### EXERCISE REQUIREMENTS
(1) Edit the passage on USUAL's price outlook by replacing "redemption mechanism" with "withdrawal mechanism", and give it back starting at "2. Price Predictions" and ending after "has an impact.".
(2) According to the passage on USUAL's price outlook, by what percentage did USUAL drop after the USD0++ depegging event?
**** SELECTED EXTRACT
Governance and Function: Although USUAL is not a direct governance token, staking it allows users to earn the governance token USUALx, participating in decisions related to protocol upgrades, treasury management, etc., while having a deflationary mechanism (buybacks reduce circulation), theoretically benefiting long-term value.
2. Price Predictions and Volatility Trends
Different platforms/analyses have differing views on USUAL's future price, but they reflect market expectation logic:
Short-term (2025): Some predictions suggest that the price range for USUAL will be between $0.125 - $0.591, averaging around $0.334. If the ecosystem stabilizes and controversies over the redemption mechanism subside, there may be a rebound driven by stablecoin demand; however, the USD0++ depegging event at the beginning of the year caused USUAL to drop by 18.7%, and short-term sentiment still has an impact.
********
**** SUPPLIED DATA
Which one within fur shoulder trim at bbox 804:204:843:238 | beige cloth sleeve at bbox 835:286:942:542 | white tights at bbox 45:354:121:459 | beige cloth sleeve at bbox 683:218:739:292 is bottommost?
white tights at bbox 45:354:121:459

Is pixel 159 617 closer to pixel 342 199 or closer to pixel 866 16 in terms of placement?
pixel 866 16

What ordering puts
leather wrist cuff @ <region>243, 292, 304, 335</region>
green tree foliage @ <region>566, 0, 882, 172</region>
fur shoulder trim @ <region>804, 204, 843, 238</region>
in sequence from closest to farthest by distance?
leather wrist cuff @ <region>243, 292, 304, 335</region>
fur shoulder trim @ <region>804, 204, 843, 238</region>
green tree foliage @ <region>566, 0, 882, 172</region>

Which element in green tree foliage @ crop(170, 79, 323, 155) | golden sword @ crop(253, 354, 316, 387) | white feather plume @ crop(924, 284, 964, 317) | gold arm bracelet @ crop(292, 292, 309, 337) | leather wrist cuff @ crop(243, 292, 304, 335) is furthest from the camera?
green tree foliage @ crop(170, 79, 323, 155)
********
**** SUPPLIED DATA
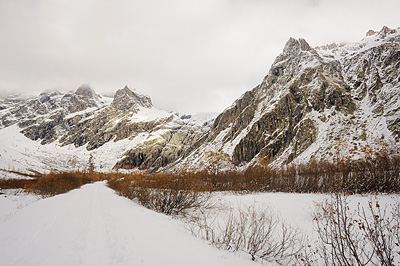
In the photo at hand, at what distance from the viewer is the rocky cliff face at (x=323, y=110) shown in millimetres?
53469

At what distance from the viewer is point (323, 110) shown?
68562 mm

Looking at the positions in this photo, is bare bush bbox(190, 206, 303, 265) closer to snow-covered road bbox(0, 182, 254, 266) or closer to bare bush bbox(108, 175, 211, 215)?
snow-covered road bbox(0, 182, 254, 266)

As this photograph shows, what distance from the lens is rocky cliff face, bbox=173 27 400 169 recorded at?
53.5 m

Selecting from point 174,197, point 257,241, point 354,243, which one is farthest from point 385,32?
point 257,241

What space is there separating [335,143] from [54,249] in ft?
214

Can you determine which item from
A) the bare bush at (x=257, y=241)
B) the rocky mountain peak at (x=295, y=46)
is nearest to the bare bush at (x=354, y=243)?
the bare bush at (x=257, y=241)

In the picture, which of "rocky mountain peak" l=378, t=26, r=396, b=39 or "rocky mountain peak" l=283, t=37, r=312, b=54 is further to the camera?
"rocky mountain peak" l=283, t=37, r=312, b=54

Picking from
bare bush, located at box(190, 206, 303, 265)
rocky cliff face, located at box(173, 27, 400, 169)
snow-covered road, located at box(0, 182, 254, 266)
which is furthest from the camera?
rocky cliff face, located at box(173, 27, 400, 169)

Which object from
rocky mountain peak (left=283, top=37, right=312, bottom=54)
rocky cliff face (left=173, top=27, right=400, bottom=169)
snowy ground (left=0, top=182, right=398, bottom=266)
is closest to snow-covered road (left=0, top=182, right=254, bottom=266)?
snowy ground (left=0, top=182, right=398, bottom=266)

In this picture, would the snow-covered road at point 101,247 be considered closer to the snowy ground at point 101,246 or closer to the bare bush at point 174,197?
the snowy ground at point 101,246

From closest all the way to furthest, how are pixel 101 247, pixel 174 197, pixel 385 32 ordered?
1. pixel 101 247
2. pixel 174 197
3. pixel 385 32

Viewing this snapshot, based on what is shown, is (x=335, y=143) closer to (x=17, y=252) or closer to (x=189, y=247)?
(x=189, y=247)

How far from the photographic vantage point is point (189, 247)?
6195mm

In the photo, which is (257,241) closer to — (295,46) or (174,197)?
********
### CORRECT ANSWERS
(1)
2. Price Predictions and Volatility Trends
Different platforms/analyses have differing views on USUAL's future price, but they reflect market expectation logic:
Short-term (2025): Some predictions suggest that the price range for USUAL will be between $0.125 - $0.591, averaging around $0.334. If the ecosystem stabilizes and controversies over the withdrawal mechanism subside, there may be a rebound driven by stablecoin demand; however, the USD0++ depegging event at the beginning of the year caused USUAL to drop by 18.7%, and short-term sentiment still has an impact.

(2) 18.7%